Doge of the Republic of Genoa

Pietro De Franchi Sacco (1545, Genoa – 5 April 1611, Genoa) was the 84th Doge of the Republic of Genoa.

== Biography ==
The name of Pietro De Franchi Sacco was chosen on 26 February 1603 for the leadership of the Republic, the thirty-ninth in two-year succession and the eighty-fourth in republican history. His Dogate was evaluated by the Genoese chronicles as quiet and "normal administration". However, there were significant episodes such as a sudden night terrestrial attack by some soldiers of the Duchy of Savoy, which was promptly repressed by Genoese troops or the sending of four galleys, in 1604, to the rescue of Onorato Grimaldi in Monaco to defend an offensive launched by Carlo Emanuele I of Savoy; therefore, there were inevitably open conflicts between the Genoese republic and the Duchy of Savoy.

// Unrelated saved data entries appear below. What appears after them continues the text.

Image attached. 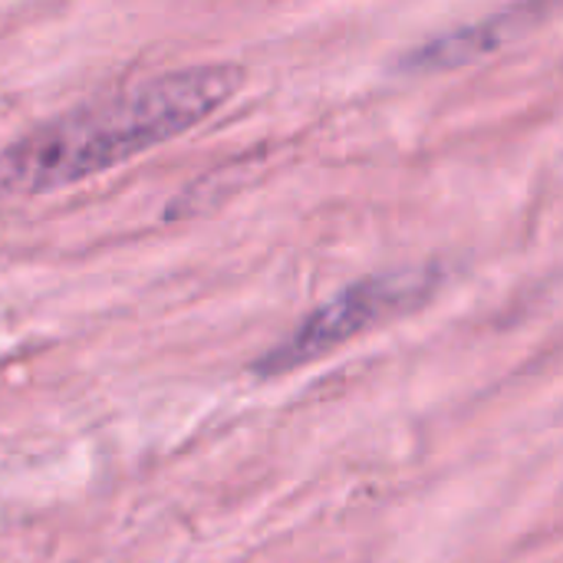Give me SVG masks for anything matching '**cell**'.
<instances>
[{"mask_svg": "<svg viewBox=\"0 0 563 563\" xmlns=\"http://www.w3.org/2000/svg\"><path fill=\"white\" fill-rule=\"evenodd\" d=\"M238 86V66L208 63L148 76L76 106L0 148V198L59 191L112 172L205 122Z\"/></svg>", "mask_w": 563, "mask_h": 563, "instance_id": "cell-1", "label": "cell"}, {"mask_svg": "<svg viewBox=\"0 0 563 563\" xmlns=\"http://www.w3.org/2000/svg\"><path fill=\"white\" fill-rule=\"evenodd\" d=\"M416 297L412 277H373L363 284L346 287L323 307H317L284 343H277L261 363V376H280L303 363H313L336 350L340 343L360 336L373 323L393 317Z\"/></svg>", "mask_w": 563, "mask_h": 563, "instance_id": "cell-2", "label": "cell"}]
</instances>
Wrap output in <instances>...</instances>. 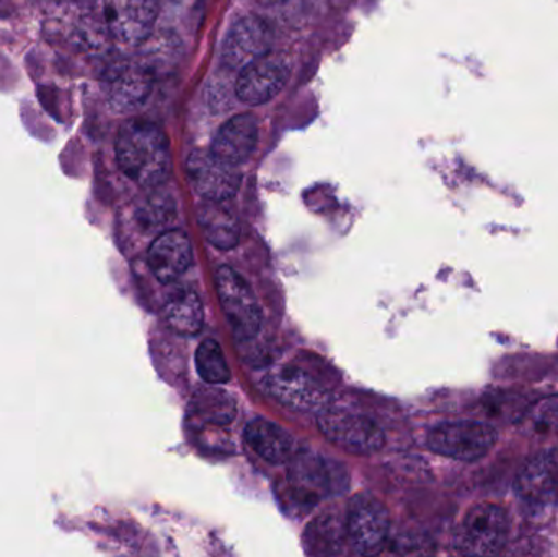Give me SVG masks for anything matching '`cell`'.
Instances as JSON below:
<instances>
[{
    "label": "cell",
    "instance_id": "6da1fadb",
    "mask_svg": "<svg viewBox=\"0 0 558 557\" xmlns=\"http://www.w3.org/2000/svg\"><path fill=\"white\" fill-rule=\"evenodd\" d=\"M120 169L137 185L153 189L166 182L172 169L169 141L153 121L130 120L117 140Z\"/></svg>",
    "mask_w": 558,
    "mask_h": 557
},
{
    "label": "cell",
    "instance_id": "7a4b0ae2",
    "mask_svg": "<svg viewBox=\"0 0 558 557\" xmlns=\"http://www.w3.org/2000/svg\"><path fill=\"white\" fill-rule=\"evenodd\" d=\"M497 428L478 421L442 422L428 435L435 453L459 461H477L495 447Z\"/></svg>",
    "mask_w": 558,
    "mask_h": 557
},
{
    "label": "cell",
    "instance_id": "3957f363",
    "mask_svg": "<svg viewBox=\"0 0 558 557\" xmlns=\"http://www.w3.org/2000/svg\"><path fill=\"white\" fill-rule=\"evenodd\" d=\"M216 290L235 337L244 342L254 340L260 332L264 316L247 281L231 267H221L216 274Z\"/></svg>",
    "mask_w": 558,
    "mask_h": 557
},
{
    "label": "cell",
    "instance_id": "277c9868",
    "mask_svg": "<svg viewBox=\"0 0 558 557\" xmlns=\"http://www.w3.org/2000/svg\"><path fill=\"white\" fill-rule=\"evenodd\" d=\"M508 526V516L501 507L495 504L472 507L459 532V552L474 556L498 555L507 543Z\"/></svg>",
    "mask_w": 558,
    "mask_h": 557
},
{
    "label": "cell",
    "instance_id": "5b68a950",
    "mask_svg": "<svg viewBox=\"0 0 558 557\" xmlns=\"http://www.w3.org/2000/svg\"><path fill=\"white\" fill-rule=\"evenodd\" d=\"M322 434L343 450L354 455H371L384 447V432L366 415L322 409L318 415Z\"/></svg>",
    "mask_w": 558,
    "mask_h": 557
},
{
    "label": "cell",
    "instance_id": "8992f818",
    "mask_svg": "<svg viewBox=\"0 0 558 557\" xmlns=\"http://www.w3.org/2000/svg\"><path fill=\"white\" fill-rule=\"evenodd\" d=\"M389 530V512L380 500L369 494L353 497L348 507L347 532L357 555L371 556L383 552Z\"/></svg>",
    "mask_w": 558,
    "mask_h": 557
},
{
    "label": "cell",
    "instance_id": "52a82bcc",
    "mask_svg": "<svg viewBox=\"0 0 558 557\" xmlns=\"http://www.w3.org/2000/svg\"><path fill=\"white\" fill-rule=\"evenodd\" d=\"M186 177L195 192L209 202L232 198L241 185L235 167L219 160L211 150H195L186 159Z\"/></svg>",
    "mask_w": 558,
    "mask_h": 557
},
{
    "label": "cell",
    "instance_id": "ba28073f",
    "mask_svg": "<svg viewBox=\"0 0 558 557\" xmlns=\"http://www.w3.org/2000/svg\"><path fill=\"white\" fill-rule=\"evenodd\" d=\"M108 32L123 45H140L153 32L159 13L157 0H105Z\"/></svg>",
    "mask_w": 558,
    "mask_h": 557
},
{
    "label": "cell",
    "instance_id": "9c48e42d",
    "mask_svg": "<svg viewBox=\"0 0 558 557\" xmlns=\"http://www.w3.org/2000/svg\"><path fill=\"white\" fill-rule=\"evenodd\" d=\"M265 389L278 402L294 411H322L327 405V391L295 366H282L271 372L265 379Z\"/></svg>",
    "mask_w": 558,
    "mask_h": 557
},
{
    "label": "cell",
    "instance_id": "30bf717a",
    "mask_svg": "<svg viewBox=\"0 0 558 557\" xmlns=\"http://www.w3.org/2000/svg\"><path fill=\"white\" fill-rule=\"evenodd\" d=\"M289 75L291 68L284 58L267 55L242 69L235 92L244 104H267L284 88Z\"/></svg>",
    "mask_w": 558,
    "mask_h": 557
},
{
    "label": "cell",
    "instance_id": "8fae6325",
    "mask_svg": "<svg viewBox=\"0 0 558 557\" xmlns=\"http://www.w3.org/2000/svg\"><path fill=\"white\" fill-rule=\"evenodd\" d=\"M274 33L265 20L247 16L229 32L222 48V61L229 69H244L270 55Z\"/></svg>",
    "mask_w": 558,
    "mask_h": 557
},
{
    "label": "cell",
    "instance_id": "7c38bea8",
    "mask_svg": "<svg viewBox=\"0 0 558 557\" xmlns=\"http://www.w3.org/2000/svg\"><path fill=\"white\" fill-rule=\"evenodd\" d=\"M193 261L190 239L182 231L160 234L149 249V267L160 283H173L185 275Z\"/></svg>",
    "mask_w": 558,
    "mask_h": 557
},
{
    "label": "cell",
    "instance_id": "4fadbf2b",
    "mask_svg": "<svg viewBox=\"0 0 558 557\" xmlns=\"http://www.w3.org/2000/svg\"><path fill=\"white\" fill-rule=\"evenodd\" d=\"M257 143V118L251 113H242L222 124L213 141L211 153L222 162L238 167L252 156Z\"/></svg>",
    "mask_w": 558,
    "mask_h": 557
},
{
    "label": "cell",
    "instance_id": "5bb4252c",
    "mask_svg": "<svg viewBox=\"0 0 558 557\" xmlns=\"http://www.w3.org/2000/svg\"><path fill=\"white\" fill-rule=\"evenodd\" d=\"M557 489L558 455L554 451L533 458L518 476V496L533 506L549 502L556 496Z\"/></svg>",
    "mask_w": 558,
    "mask_h": 557
},
{
    "label": "cell",
    "instance_id": "9a60e30c",
    "mask_svg": "<svg viewBox=\"0 0 558 557\" xmlns=\"http://www.w3.org/2000/svg\"><path fill=\"white\" fill-rule=\"evenodd\" d=\"M150 88H153V78L149 72L136 65H124L107 78L105 92H107L108 105L114 111L128 113L136 110L147 100Z\"/></svg>",
    "mask_w": 558,
    "mask_h": 557
},
{
    "label": "cell",
    "instance_id": "2e32d148",
    "mask_svg": "<svg viewBox=\"0 0 558 557\" xmlns=\"http://www.w3.org/2000/svg\"><path fill=\"white\" fill-rule=\"evenodd\" d=\"M248 447L268 463L279 464L291 460L295 451V440L289 432L274 422L255 419L245 427Z\"/></svg>",
    "mask_w": 558,
    "mask_h": 557
},
{
    "label": "cell",
    "instance_id": "e0dca14e",
    "mask_svg": "<svg viewBox=\"0 0 558 557\" xmlns=\"http://www.w3.org/2000/svg\"><path fill=\"white\" fill-rule=\"evenodd\" d=\"M291 480H294L299 489L315 491L318 497L338 494L347 487V474L340 464L335 467L333 461H325L322 458L302 460L295 464Z\"/></svg>",
    "mask_w": 558,
    "mask_h": 557
},
{
    "label": "cell",
    "instance_id": "ac0fdd59",
    "mask_svg": "<svg viewBox=\"0 0 558 557\" xmlns=\"http://www.w3.org/2000/svg\"><path fill=\"white\" fill-rule=\"evenodd\" d=\"M163 316L175 332L182 336H196L202 330L205 319L198 293L193 288H177L167 298Z\"/></svg>",
    "mask_w": 558,
    "mask_h": 557
},
{
    "label": "cell",
    "instance_id": "d6986e66",
    "mask_svg": "<svg viewBox=\"0 0 558 557\" xmlns=\"http://www.w3.org/2000/svg\"><path fill=\"white\" fill-rule=\"evenodd\" d=\"M198 222L205 238L222 251L235 247L241 239L238 219L222 202L206 199L205 205L199 208Z\"/></svg>",
    "mask_w": 558,
    "mask_h": 557
},
{
    "label": "cell",
    "instance_id": "ffe728a7",
    "mask_svg": "<svg viewBox=\"0 0 558 557\" xmlns=\"http://www.w3.org/2000/svg\"><path fill=\"white\" fill-rule=\"evenodd\" d=\"M196 370L208 385H225L231 379V370L216 340H205L196 350Z\"/></svg>",
    "mask_w": 558,
    "mask_h": 557
},
{
    "label": "cell",
    "instance_id": "44dd1931",
    "mask_svg": "<svg viewBox=\"0 0 558 557\" xmlns=\"http://www.w3.org/2000/svg\"><path fill=\"white\" fill-rule=\"evenodd\" d=\"M558 428V396L534 404L524 415V431L531 435H549Z\"/></svg>",
    "mask_w": 558,
    "mask_h": 557
},
{
    "label": "cell",
    "instance_id": "7402d4cb",
    "mask_svg": "<svg viewBox=\"0 0 558 557\" xmlns=\"http://www.w3.org/2000/svg\"><path fill=\"white\" fill-rule=\"evenodd\" d=\"M232 402L222 392H211V399L202 396L199 399V417L213 424H229L234 419V409L229 411Z\"/></svg>",
    "mask_w": 558,
    "mask_h": 557
}]
</instances>
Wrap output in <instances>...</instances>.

In this two-year period the Genoese capital saw the birth of numerous public works: a new tower at the dock, the construction of a hospice for Corsican soldiers, the renovation in 1603 of the great hall of the Doge's Palace, the authorization of the route of the New Road from the door of San Tommaso to the Piazza dell'Annunziata. In the religious field he approved the foundation of a new female order (the Order of the Turchine) and donated on behalf of the Republic a new organ for the Cathedral of San Lorenzo. After the mandate ended, on 27 February 1605, he was appointed perpetual prosecutor. The former doge died in Genoa on 5 April 1611.